Soal 1 >>
Menurut ulasan novel Déessert, berapa lama Dewa sekolah dan bekerja di Australia?
Soal 2 >>
Tolong ringkas ulasan novel Déessert dalam dua kalimat.
Soal 3 >>
Kutip dari ulasan novel Déessert bagian yang dimulai dari "Naya begitu kaget" sampai dengan "dengan ego masing-masing.".

Teks Bacaan >>
------------------------------------------------

Sabtu, 04 Maret 2017

[REVIEW] Déessert - Elsa Puspita

Diposting oleh My Booklicious di 06.17



Judul: Déessert
Penulis: Elsa Puspita
Penyunting: Dila Maretihaqsari
Perancang Sampul: Nocturvis
Pemeriksa Aksara: Septi Ws dan Kiki Riskita
Penata Aksara: Nuruzzaman
Penerbit: Bentang Pustaka
Tahun Terbit: Maret, 2016
Tebal Buku: 318 halaman
ISBN: 978-602-291-121-0

BLURB

Bagi sebagian orang, cinta SMA hanyalah salah satu kenangan masa remaja yang mudah saja untuk dilupakan. Namun, bagaimana jika ia kembali hadir di masa kini? Sosoknya yang sekarang jauh berbeda dibandingkan dulu. Ia lebih tampan, lebih berkarisma, dan lebih berpotensi kembali mencuri hati.

Naya begitu kaget melihat Dewa kembali ke Tanah Air, setelah selama delapan tahun sekolah dan bekerja di Australia. Karena campur tangan Lulu, sahabat sekaligus partner bisnis Naya, pria itu kini membantu mengurusi calon resto baru Naya dan Lulu, sebagai pastry chef. Namun, semuanya jadi tidak mudah. Di tengah kesibukan jelang pembukaan Dapoer Ketje, keduanya justru melancarkan aksi perang dingin dengan ego masing-masing.

------------------------------------------------

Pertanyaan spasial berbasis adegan
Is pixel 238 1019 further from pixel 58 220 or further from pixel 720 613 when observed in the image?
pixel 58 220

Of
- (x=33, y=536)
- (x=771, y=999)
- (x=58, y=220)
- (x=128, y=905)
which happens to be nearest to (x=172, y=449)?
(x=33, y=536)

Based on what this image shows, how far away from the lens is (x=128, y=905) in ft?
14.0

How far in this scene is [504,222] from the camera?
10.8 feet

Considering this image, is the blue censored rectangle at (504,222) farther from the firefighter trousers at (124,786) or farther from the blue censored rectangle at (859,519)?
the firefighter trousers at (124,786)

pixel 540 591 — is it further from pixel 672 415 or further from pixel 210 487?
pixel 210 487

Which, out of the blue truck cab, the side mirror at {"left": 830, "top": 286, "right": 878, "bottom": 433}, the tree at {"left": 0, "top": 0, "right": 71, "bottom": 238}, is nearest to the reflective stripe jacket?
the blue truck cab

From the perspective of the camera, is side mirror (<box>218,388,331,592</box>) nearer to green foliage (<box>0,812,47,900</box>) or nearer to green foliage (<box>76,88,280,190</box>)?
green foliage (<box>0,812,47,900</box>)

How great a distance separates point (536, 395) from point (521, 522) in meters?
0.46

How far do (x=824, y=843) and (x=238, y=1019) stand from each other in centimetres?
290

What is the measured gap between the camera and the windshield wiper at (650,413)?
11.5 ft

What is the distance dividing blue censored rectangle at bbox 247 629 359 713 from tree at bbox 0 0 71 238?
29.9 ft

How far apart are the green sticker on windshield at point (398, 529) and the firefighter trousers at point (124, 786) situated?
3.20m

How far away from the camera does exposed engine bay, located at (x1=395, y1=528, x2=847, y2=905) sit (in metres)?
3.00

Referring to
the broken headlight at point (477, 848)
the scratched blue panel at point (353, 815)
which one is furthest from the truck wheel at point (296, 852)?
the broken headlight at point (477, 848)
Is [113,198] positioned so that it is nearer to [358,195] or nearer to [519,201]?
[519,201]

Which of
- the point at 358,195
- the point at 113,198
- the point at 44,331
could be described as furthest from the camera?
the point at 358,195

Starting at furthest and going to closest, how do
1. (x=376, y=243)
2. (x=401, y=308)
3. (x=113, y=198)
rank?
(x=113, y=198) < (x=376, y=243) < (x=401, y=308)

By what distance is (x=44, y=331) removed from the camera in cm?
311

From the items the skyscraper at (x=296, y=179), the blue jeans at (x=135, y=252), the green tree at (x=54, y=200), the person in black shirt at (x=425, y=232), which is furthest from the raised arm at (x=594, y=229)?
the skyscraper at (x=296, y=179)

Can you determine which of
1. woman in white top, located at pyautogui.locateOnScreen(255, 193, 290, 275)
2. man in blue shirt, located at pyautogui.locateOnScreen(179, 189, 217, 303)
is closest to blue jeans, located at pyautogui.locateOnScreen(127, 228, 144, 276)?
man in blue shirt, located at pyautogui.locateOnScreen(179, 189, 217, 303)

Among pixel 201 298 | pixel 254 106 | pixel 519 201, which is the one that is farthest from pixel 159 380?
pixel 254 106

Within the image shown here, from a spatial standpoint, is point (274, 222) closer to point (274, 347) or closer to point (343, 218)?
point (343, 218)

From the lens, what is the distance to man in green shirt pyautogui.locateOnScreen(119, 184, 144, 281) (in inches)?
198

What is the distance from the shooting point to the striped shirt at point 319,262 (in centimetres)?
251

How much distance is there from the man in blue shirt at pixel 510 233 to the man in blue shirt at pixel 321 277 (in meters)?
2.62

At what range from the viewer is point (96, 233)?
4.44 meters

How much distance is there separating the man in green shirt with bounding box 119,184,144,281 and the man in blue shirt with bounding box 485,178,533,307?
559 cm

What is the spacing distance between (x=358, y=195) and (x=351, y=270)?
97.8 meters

------------------------------------------------

Jawaban 1 >>
Delapan tahun.

Jawaban 2 >>
Ulasan ini memuat data novel Déessert karya Elsa Puspita, yang diterbitkan Bentang Pustaka pada Maret 2016 dengan tebal 318 halaman. Blurbnya mengisahkan Naya yang kaget melihat Dewa kembali ke Tanah Air setelah delapan tahun di Australia dan kini, berkat campur tangan Lulu, menjadi pastry chef untuk calon resto baru Naya dan Lulu, sampai keduanya terlibat perang dingin menjelang pembukaan Dapoer Ketje.

Jawaban 3 >>
Naya begitu kaget melihat Dewa kembali ke Tanah Air, setelah selama delapan tahun sekolah dan bekerja di Australia. Karena campur tangan Lulu, sahabat sekaligus partner bisnis Naya, pria itu kini membantu mengurusi calon resto baru Naya dan Lulu, sebagai pastry chef. Namun, semuanya jadi tidak mudah. Di tengah kesibukan jelang pembukaan Dapoer Ketje, keduanya justru melancarkan aksi perang dingin dengan ego masing-masing.